Simple Linear Regression

Attempts to predict outcomes of a dependent variable based on an independent variable

Linear Regression equation \(y = \beta_0 + \beta_1 x + \epsilon\)

\(y\) is the dependent variable
\(\beta_0\) is the intercept
\(\beta_1\) is the regression coefficient (slope)
\(x\) is the independent variable
\(\epsilon\) is the error term

Using Least Squares Method to minimize the sum of residuals

\(\beta_1 = \frac{n\sum(xy) - {\sum}x{\sum}y}{n{\sum}x^2 - ({\sum}x)^2}\)
\(\beta_0 = \frac{{\sum}y - \beta_1{\sum}x}{n}\)

Best Fit Line

The best fit line is the equation that best represents the relationship between the dependent and independent variables to identify trends, correlations, and predictions.
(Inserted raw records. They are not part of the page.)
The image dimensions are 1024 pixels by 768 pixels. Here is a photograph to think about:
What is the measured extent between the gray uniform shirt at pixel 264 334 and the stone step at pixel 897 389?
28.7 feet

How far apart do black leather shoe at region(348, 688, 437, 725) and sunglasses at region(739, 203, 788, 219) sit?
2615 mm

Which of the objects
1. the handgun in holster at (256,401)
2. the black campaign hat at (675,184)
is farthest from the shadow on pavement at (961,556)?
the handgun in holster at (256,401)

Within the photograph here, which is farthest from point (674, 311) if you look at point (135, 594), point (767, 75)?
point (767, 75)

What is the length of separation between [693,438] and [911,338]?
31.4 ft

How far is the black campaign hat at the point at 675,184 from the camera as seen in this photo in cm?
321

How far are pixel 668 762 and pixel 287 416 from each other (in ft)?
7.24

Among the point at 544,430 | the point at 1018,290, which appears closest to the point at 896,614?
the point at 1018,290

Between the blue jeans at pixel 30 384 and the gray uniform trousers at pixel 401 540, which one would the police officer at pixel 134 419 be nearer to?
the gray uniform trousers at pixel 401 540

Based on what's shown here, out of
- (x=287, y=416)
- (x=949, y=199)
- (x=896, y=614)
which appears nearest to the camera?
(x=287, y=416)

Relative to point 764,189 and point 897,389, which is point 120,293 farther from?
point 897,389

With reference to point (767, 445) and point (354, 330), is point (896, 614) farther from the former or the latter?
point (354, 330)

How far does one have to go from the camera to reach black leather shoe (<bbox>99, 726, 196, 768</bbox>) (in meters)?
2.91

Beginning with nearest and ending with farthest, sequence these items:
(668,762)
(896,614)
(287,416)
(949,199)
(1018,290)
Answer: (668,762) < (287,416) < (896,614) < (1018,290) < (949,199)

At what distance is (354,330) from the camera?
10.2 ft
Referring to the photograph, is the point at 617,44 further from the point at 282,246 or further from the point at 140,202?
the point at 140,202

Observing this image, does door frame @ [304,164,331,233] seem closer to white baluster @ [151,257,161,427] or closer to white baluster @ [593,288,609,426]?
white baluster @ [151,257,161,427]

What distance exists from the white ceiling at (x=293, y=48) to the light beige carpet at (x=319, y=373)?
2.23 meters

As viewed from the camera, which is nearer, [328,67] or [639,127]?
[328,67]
## `geom_smooth()` using formula = 'y ~ x'

Residuals

Residual is observed values - predicted values

\(\epsilon = y - \hat{y}\)

The residuals help us determine how well the model fits the data. For the Old Faithful eruption data, our best fit line was defined by

y = -1.87 + 0.08x + \(\epsilon\)

with \(\epsilon\) assumed to be 0. Using the built in lm from r, we can find the residuals, and more importantly, the Sum of Squared Residuals (SSE) which quantifies the unexplained variability in the model. A lower SSE means the data fits the model very well. Below is the SSE for the best fit line of the Old Faithful data.

epsilon = resid(faithful_model)
sum_residuals = sum(epsilon)
sum_squared_residuals = sum(epsilon^2)

\(\sum{\epsilon} =\) 6.9735884^{-16} ~ 0

\(SSE = \sum{\epsilon^2} =\) 66.5617757

Homoscedasticity

Homoscedasticity describes constant variance of residuals, a key assumption of linear regression, which ensures that statistical inferences are valid and unbiased. Visually, homoscedasticity shows up as a uniform cloud of points evenly distributed around zero with no discernible pattern.

Heteroscedasticity

Heteroscedasticity describes non-constant variance of the residuals that can frequently be visually identified from the data points fanning out in a cone shape (as demonstrated in the plot of simulated income vs consumption data below). Non-constant variance violates a key assumption of linear regression.

Detecting Homoscedasticity

Usually, Homoscedasticity can be detected through visual means (observing whether or not the samples have a discernible pattern). You can also use tools such as the Breusch-Pagan test to measure the variance or residuals. For normally distributed residuals, a p-value <0.05 indicates heteroscedasticity. The lmtest package in R helps us do this calculation.

income_model = lm(income ~ consumption, data=sim_data)
income_result = bptest(income_model)
print(income_result)

## 
##  studentized Breusch-Pagan test
## 
## data:  income_model
## BP = 11.487, df = 1, p-value = 0.0007008

With \(p =\) 0.0007 \(< 0.05\), we can confirm the heteroscedascticity of the data from the plot on the previous page.

Correlation

Regression alone cannot prove causation. Instead, it can imply correlation. If the variables are normally distributed, one way to evaluate correlation from a linear regression is to use the Pearson Correlation Coefficient

\(r = \frac{\sum(x_i-\bar{x})\cdot\sum(y_i-\bar{y})}{\sqrt{\sum(x_i-\bar{x})^2\cdot\sum(y_i-\bar{y})^2}}\)

\(r\) exists on a scale of \(-1\) to \(1\), where \(0\) indicates no linear relationship, and values of \(+1\) or \(-1\) indicate a perfect positive linear relationship or a perfect negative linear relationship, respectively. The closer to 0 the r value is, the less correlation there is between the independent and dependent variables.

For our Old Faithful dataset, we have the following Pearson Correlation Coefficient

Old Faithful Eruption vs Waiting: \(r =\) 0.9008112